Chaque année, la France verse plusieurs milliards d’euros à l’Union européenne en tant que membre de cette organisation. En contrepartie l’Union européenne réalise de nombreuses dépenses en France, principalement au titre de la politique agricole commune (PAC). Cet article détaille les contributions nettes des différents pays, et particulièrement de la France, au budget de l’Union européenne.

La France est un contributeur net du budget de l’Union européenne

L’analyse du budget de l’Union européenne (UE) indique que la France est un pays contributeur net du budget de l’UE : cela signifie que la France verse davantage d’argent à l’Union européenne qu’elle n’en récupère à travers les dépenses de celle-ci.

En 2015, tandis que la France a contribué au budget de l’Union européenne à hauteur de 22,5 milliards d’euros, elle a bénéficié d’environ 14,5 milliards d’euros de dépenses de l’Union européenne. Ainsi, en 2015, la France a versé 8 milliards d’euros aux autres pays de l’Union européenne.

Le graphique ci-dessous illustre le coût budgétaire de l’Union européenne depuis 1992.

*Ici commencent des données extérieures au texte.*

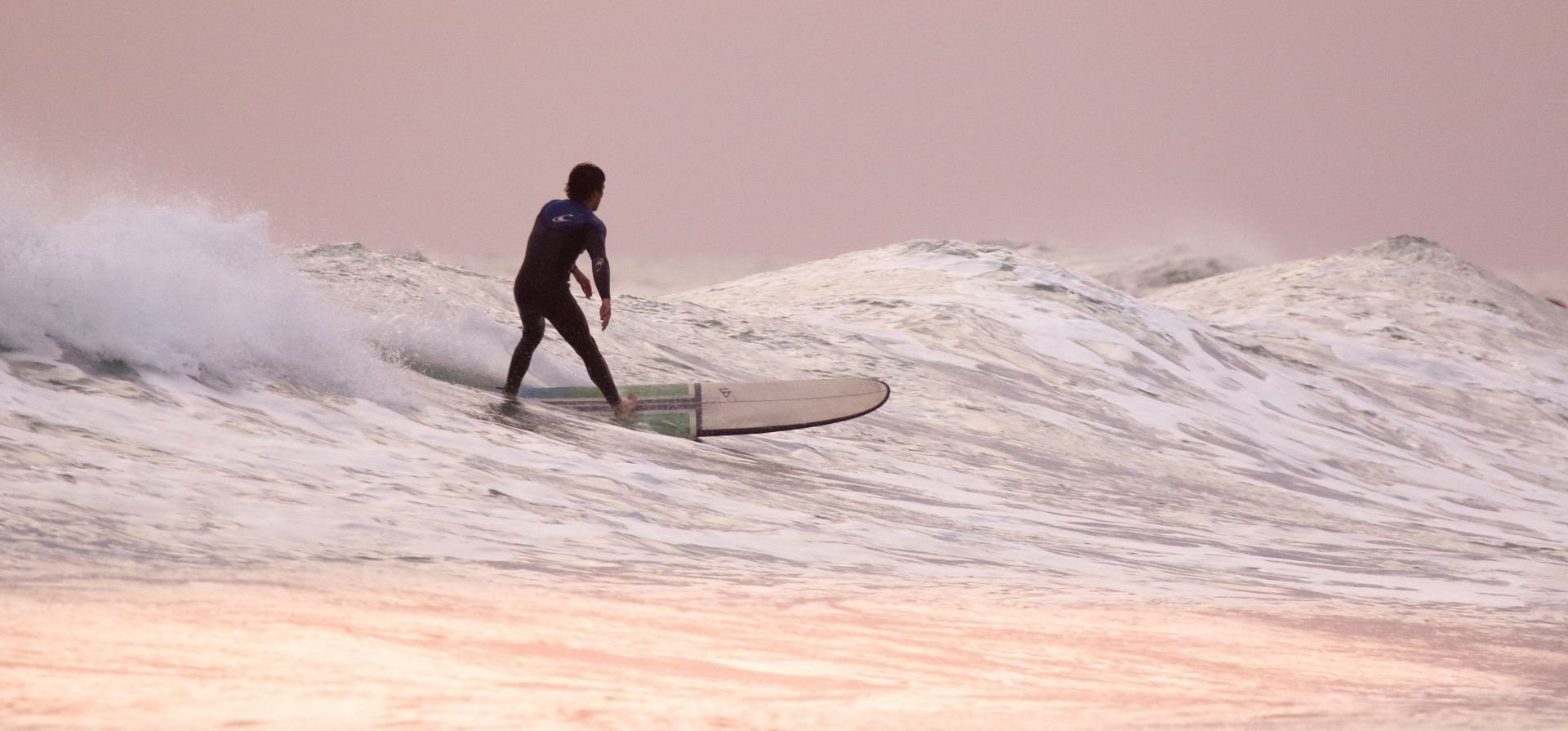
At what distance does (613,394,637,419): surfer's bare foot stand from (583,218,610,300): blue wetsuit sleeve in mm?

Contribution nette, versements de la France et retours de l'UE vers la France depuis 1992

Contribution nette, versements de la France et retours de l’UE vers la France depuis 1992

Ce graphique montre que depuis vingt-cinq ans, la France a systématiquement contribué positivement au budget de l’Union européenne. Par ailleurs, depuis le début des années 2000 et l’élargissement de l’Union européenne à 25, on observe que les versements de la France à l’Union européenne n’ont cessé d’augmenter tandis que les retours de l’UE en France sont restés globalement stables. De ce fait, le solde net de la contribution française a largement augmenté pour atteindre environ 8 milliards d’euros depuis 2009.

Ainsi, en tenant compte de l’inflation, il apparaît qu’au cours des 25 dernières années, les transferts nets de la France à l’Union européenne représentent environ 100 milliards d’euros.

La répartition du budget de l’Union européenne à travers les différents pays

Contribution nette des différents pays au budget de l’Union européenne

N.B.:  les résultats présentés dans ce paragraphe représentent le solde comptable de la contribution de chaque pays au budget de l’Union européenne (solde comptable = ressources transférées à l’Union européenne – dépenses de l’UE réalisée dans le pays).

La carte ci-dessous illustre la répartition du budget de l’Union européenne parmi les différents pays membres de cette organisation.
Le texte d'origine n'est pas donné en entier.